«Il faisait beau, je découvrais un paysage de plaines aux villages pierreux et, n’étant pas pressé, je me trouvais bien d’être perdu, de cette vacance inespérée. Pouvais-je mieux employer l’après-midi que par une flânerie? Je roulais à petite vitesse. J’aimais les arbres violets, ceux d’un blond verdâtre ; les champs orange pâle et rosés, vert artichaut, couleur de lentille, gris jaune ; les maisons d’ivoire ajourées d’étroites fenêtres. J’étais vaincu par la tendresse de l’air, la finesse des tons, l’aimable simplicité des formes.» page 100.

Architecte, urbaniste, professeur, Didier Laroque a publié, outre une centaine d’articles, une dizaine d’ouvrages remarqués, dont deux romans : La Mort de Laclos (2014) et Le Dieu Kairos (2018).

Rien dans ce roman ne parle vraiment de Napoléon. Ce conte philosophique raconte les tribulations intellectuelles d’un vieil homme, ancien professeur de droit. Après une maladie, il revient sur son passé et se souvient d’une promesse faite à son grand-père : synthétiser les recherches d’un aïeul, Édouard de Becq, un ministre du Premier Empire.

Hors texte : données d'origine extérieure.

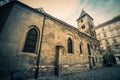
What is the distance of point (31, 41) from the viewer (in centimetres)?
798

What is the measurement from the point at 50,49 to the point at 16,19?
488 cm

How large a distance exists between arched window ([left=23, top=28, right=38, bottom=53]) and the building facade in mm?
31035

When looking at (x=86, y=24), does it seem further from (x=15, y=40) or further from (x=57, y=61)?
(x=15, y=40)

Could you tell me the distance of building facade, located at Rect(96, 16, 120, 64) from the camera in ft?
90.3

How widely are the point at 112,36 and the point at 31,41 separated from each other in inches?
1275

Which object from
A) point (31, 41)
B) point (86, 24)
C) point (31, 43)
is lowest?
point (31, 43)

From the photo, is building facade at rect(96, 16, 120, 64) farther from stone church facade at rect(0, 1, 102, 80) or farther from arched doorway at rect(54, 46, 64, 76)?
arched doorway at rect(54, 46, 64, 76)

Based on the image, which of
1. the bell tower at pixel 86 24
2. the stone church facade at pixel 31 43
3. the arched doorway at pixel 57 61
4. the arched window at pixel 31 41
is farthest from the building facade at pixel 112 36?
the arched window at pixel 31 41

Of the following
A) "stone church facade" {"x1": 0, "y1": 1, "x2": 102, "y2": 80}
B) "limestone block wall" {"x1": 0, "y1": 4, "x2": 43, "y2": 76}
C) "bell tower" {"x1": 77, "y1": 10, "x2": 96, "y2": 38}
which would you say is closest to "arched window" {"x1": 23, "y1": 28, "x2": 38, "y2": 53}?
"stone church facade" {"x1": 0, "y1": 1, "x2": 102, "y2": 80}

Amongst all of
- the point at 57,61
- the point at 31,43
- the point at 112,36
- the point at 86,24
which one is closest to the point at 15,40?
the point at 31,43

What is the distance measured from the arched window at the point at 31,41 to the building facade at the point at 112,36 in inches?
1222

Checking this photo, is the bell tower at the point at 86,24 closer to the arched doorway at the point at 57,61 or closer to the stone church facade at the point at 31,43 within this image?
the stone church facade at the point at 31,43

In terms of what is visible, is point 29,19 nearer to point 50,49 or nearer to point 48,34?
point 48,34

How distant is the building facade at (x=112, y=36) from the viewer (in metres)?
27.5
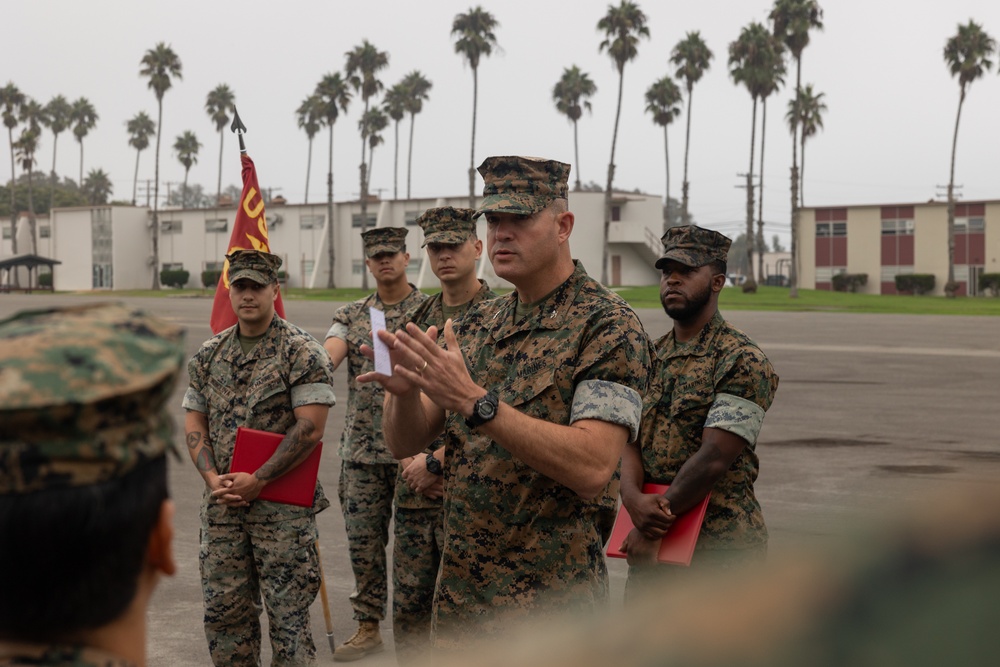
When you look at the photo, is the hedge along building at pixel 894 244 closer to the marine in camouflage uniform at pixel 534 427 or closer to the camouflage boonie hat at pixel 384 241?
the camouflage boonie hat at pixel 384 241

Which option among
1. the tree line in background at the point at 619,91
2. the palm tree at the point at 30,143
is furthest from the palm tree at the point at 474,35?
the palm tree at the point at 30,143

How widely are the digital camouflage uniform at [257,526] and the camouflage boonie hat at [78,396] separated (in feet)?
13.0

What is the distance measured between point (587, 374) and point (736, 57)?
6715 cm

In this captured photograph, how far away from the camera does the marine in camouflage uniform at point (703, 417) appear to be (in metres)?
4.32

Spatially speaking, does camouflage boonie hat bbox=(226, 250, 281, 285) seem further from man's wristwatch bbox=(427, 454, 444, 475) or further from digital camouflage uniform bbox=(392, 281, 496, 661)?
man's wristwatch bbox=(427, 454, 444, 475)

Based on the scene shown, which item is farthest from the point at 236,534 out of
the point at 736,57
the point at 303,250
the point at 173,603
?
the point at 303,250

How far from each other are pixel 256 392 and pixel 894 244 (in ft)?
239

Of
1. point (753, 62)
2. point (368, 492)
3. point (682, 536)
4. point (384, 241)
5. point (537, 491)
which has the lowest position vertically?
point (368, 492)

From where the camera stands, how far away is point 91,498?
4.17ft

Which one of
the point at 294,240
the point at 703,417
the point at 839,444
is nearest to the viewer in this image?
the point at 703,417

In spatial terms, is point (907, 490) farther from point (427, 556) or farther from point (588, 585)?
point (427, 556)

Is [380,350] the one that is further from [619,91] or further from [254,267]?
[619,91]

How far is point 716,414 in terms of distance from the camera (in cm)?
438

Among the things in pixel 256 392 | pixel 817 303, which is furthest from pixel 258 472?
pixel 817 303
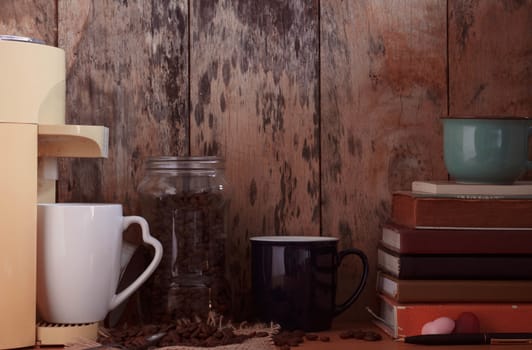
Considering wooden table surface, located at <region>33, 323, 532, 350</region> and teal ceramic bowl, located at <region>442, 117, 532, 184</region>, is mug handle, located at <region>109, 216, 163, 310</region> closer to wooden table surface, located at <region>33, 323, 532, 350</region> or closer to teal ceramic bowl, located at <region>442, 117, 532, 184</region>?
wooden table surface, located at <region>33, 323, 532, 350</region>

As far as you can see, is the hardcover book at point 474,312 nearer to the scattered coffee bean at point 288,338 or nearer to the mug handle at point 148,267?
the scattered coffee bean at point 288,338

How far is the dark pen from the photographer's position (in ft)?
3.58

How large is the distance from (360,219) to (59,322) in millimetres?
484

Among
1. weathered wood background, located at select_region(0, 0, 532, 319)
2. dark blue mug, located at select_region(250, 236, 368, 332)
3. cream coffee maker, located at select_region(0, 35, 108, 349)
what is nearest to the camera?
cream coffee maker, located at select_region(0, 35, 108, 349)

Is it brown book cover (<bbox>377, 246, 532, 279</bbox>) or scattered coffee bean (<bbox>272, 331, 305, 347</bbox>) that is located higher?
brown book cover (<bbox>377, 246, 532, 279</bbox>)

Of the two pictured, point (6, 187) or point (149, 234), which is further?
point (149, 234)

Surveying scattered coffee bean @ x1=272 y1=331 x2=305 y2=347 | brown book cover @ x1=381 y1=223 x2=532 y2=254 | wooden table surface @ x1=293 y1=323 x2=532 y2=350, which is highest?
brown book cover @ x1=381 y1=223 x2=532 y2=254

De recherches en recherches, cet homme de 80 ans comprend qu’une des proches d’Édouard aurait eu en sa possession un long poème épique du monde rédigé de la main de Napoléon lui-même lors de son exil à Sainte-Hélène. L’Empereur aurait composé ses vers en souvenir des plus beaux textes de l’histoire et de la philosophie. Fait troublant, cet écrit montrerait une facette imprévue de l’homme de pouvoir, analysant son action, contrit et égaré.

Le roman consiste à suivre les péripéties du narrateur pour retrouver ce poème inconnu et perdu jusqu’à aujourd’hui. Le point d’achoppement se révèle dans sa réflexion sur la vie, comme s’il se substituait à Napoléon et voyait à travers lui les conséquences de ses actes. Le vieillard décide d’ailleurs d’écrire lui aussi un long poème… »je suis tard instruit de la conduite à tenir… Il me faudrait suivre l’exemple impérial, faire usage de mon biblique talent ! »

Telle l’arlésienne, cet ouvrage parle de cet écrit napoléonien sans jamais le révéler. En miroir, le narrateur se découvre un talent d’écrivain et cherche un sens à son existence. Didier Laroque est un magicien des mots. Il connaît les ficelles de la belle écriture qui porte le lecteur. Cependant, à force de belles tournures, le sens du récit s’évapore. Pour qui n’est pas aguerri à ce type de prose, l’ennui s’installe.